ALHAJERO
Me encontraba ahí, en donde comienza la cordillera del Himalaya, en Dharamshala, en el norte de India, lugar famoso por ser el refugio del Dalai Lama durante su exilio –narra Manuel Hernández Borbolla– . Me despertaron en el hostal para notificarme que me devolverían el dinero porque en el estado de Himachal Pradesh, había entrado en vigor una ley que prohibía albergar turistas en los hoteles, fueran indios o extranjeros. Ese día (20 de febrero) habría autobuses para trasladarse, pero el día siguiente, todo tipo de transporte sería prohibido.
Me dirigí a la estación de autobuses. Pasaron varias horas de desconcierto hasta que finalmente, cerca de las 15:00 horas, abordé un autobús con destino a Nueva Delhi. No me agradaba la idea de pasar el toque de queda (decretado para el domingo 22 de febrero) en la caótica capital india, pero en la Embajada mexicana me comentaron que era el único lugar donde tenían certeza de que podría encontrar un par de hoteles que recibieran a turistas extranjeros.
Tras un largo trayecto y un chofer que intercalaba maniobras suicidas con largas y numerosas escalas, el viaje se hizo eterno. Ocho horas después, naufragué en un pueblo de nombre Ambala, donde pasé la noche.
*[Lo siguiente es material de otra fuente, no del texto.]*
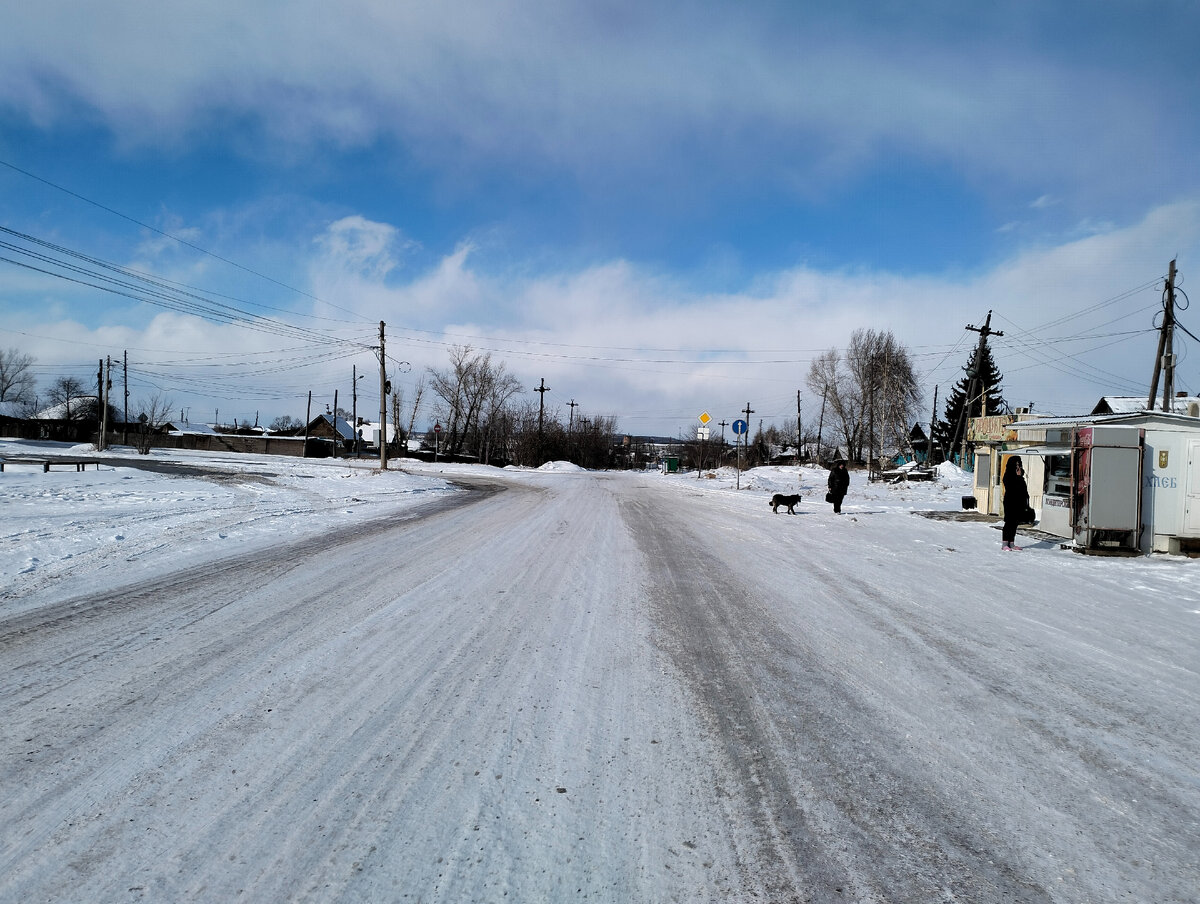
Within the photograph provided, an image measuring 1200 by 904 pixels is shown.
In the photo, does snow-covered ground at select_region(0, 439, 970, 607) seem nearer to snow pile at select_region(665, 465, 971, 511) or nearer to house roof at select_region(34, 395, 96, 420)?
snow pile at select_region(665, 465, 971, 511)

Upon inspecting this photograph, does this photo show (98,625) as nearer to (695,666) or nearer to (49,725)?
(49,725)

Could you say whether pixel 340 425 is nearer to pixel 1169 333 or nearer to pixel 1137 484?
pixel 1169 333

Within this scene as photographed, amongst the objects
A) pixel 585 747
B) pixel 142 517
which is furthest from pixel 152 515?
pixel 585 747

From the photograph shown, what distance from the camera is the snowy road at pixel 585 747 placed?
7.36 ft

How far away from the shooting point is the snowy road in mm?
2244

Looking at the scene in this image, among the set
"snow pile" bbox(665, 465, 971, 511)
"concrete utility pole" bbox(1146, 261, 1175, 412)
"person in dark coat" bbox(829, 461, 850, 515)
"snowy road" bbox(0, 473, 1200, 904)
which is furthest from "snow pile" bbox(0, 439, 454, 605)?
"concrete utility pole" bbox(1146, 261, 1175, 412)

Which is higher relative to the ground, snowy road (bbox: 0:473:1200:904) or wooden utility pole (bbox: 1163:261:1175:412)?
wooden utility pole (bbox: 1163:261:1175:412)

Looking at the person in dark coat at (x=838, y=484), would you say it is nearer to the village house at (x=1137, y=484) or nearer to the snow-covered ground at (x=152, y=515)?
the snow-covered ground at (x=152, y=515)

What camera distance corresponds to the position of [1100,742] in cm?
345

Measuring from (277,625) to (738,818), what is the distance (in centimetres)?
407

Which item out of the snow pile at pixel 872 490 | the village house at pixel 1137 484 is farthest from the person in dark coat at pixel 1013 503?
the snow pile at pixel 872 490

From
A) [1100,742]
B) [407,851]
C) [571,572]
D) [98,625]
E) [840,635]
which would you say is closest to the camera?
[407,851]

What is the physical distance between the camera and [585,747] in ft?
10.3

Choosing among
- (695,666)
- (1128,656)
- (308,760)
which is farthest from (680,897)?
(1128,656)
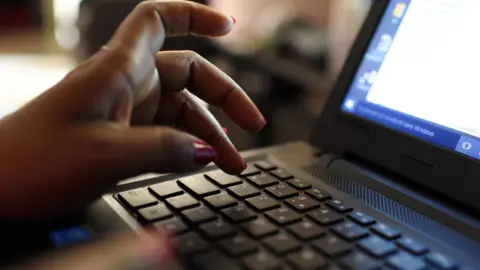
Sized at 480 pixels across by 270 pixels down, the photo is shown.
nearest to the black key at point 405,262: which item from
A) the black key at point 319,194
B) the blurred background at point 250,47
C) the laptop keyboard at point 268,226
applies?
the laptop keyboard at point 268,226

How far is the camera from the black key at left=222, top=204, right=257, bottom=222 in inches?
17.7

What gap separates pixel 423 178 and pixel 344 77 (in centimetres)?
15

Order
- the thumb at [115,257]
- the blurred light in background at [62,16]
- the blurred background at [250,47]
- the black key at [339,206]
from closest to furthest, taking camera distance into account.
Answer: the thumb at [115,257], the black key at [339,206], the blurred background at [250,47], the blurred light in background at [62,16]

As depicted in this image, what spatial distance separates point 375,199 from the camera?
0.52 meters

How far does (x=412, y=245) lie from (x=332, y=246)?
0.06m

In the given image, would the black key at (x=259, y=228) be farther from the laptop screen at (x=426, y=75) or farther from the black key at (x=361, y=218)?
the laptop screen at (x=426, y=75)

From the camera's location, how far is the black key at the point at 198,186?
503 millimetres

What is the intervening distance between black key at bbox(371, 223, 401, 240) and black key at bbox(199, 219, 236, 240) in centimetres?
11

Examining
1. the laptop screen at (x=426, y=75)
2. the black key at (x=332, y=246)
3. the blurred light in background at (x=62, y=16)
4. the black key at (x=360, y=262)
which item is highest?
the laptop screen at (x=426, y=75)

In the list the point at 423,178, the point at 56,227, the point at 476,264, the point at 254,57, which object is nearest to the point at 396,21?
the point at 423,178

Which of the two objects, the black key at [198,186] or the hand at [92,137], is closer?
the hand at [92,137]

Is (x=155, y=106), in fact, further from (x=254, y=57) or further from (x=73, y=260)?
(x=254, y=57)

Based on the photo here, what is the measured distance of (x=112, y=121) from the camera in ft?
1.32

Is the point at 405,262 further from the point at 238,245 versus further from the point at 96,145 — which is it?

En el trayecto, hubo un cambio de planes. Mis amigos en Delhi no podrían recibirme. Uno de ellos me recomendó refugiarme en Rishikesh, lugar conocido como la capital mundial del yoga. “Pero no pierdas tiempo, pues en cualquier momento van a sellar también Rishikesh“, me advirtió.
Apenas dormí unas horas, me dirigí a la estación de tren de Ambala. No había ningún tren directo a Rishikesh, así que tomé un autobús a Saharanpur, un poblado que quedaba a medio camino. Bajé en el poblado y traté de encontrar algún camión directo a mi destino. Nada. En los pequeños pueblos, la gente casi no habla inglés y es un poco difícil entenderse con la gente. Pero todos me dijeron que la única manera de llegar a Rishikesh era mediante un tren. Compré un boleto para Hardiwar, un poblado cercano a mi destino. Pasé algunos minutos buscando el andén tres, como venía en mi boleto. Resulta que mi tren salió del andén cuatro, sin previo aviso. Cosas de India. Con el tiempo encima, tomé otro tren que me acercara lo más posible. Su lentísimo avance provocó que me bajara en la estación de Roorke.
Al salir de la estación fui detenido por un retén médico que realizaba pruebas para detectar el coronavirus. No hay muchos extranjeros ahí y eso me convirtió en el objetivo perfecto para realizarme la prueba del virus. Me entregaron un cubrebocas, anotaron mis datos del pasaporte en una libreta de gran tamaño y tomaron la temperatura de mi frente con una pistola láser. No tenía fiebre pero aún así, me dijeron que tenía que subir en una ambulancia para ir a un hospital cercano a realizarme más pruebas. Me subieron a la ambulancia con un viejo muy maltrecho y un pequeño niño que no paraba de toser.
Contacté por mensaje a la Embajada mexicana en India y grabé con el teléfono todo lo que pasaba por si en algún momento los médicos indios entraban en pánico y decidían que tenía que quedarme en cuarentena, dentro del hospital. El jefe de los médicos me preguntó mi país de origen. El médico en jefe me pidió bajar de la ambulancia. Me preguntó qué síntomas tenía. Le respondí que ninguno. Me dejaron ir.
Tomé de nuevo un autobús hasta llegar un par de horas después a Rishikesh. Al bajar del camión un par de jóvenes exclamaron: “¡Corona, corona!” y se cubrieron los rostros.
Para ese entonces –nos cuenta Manuel, reportero de RT– era sábado por la noche. Comenzaba a llover. Justo a tiempo para acomodarme para el toque de queda del día siguiente.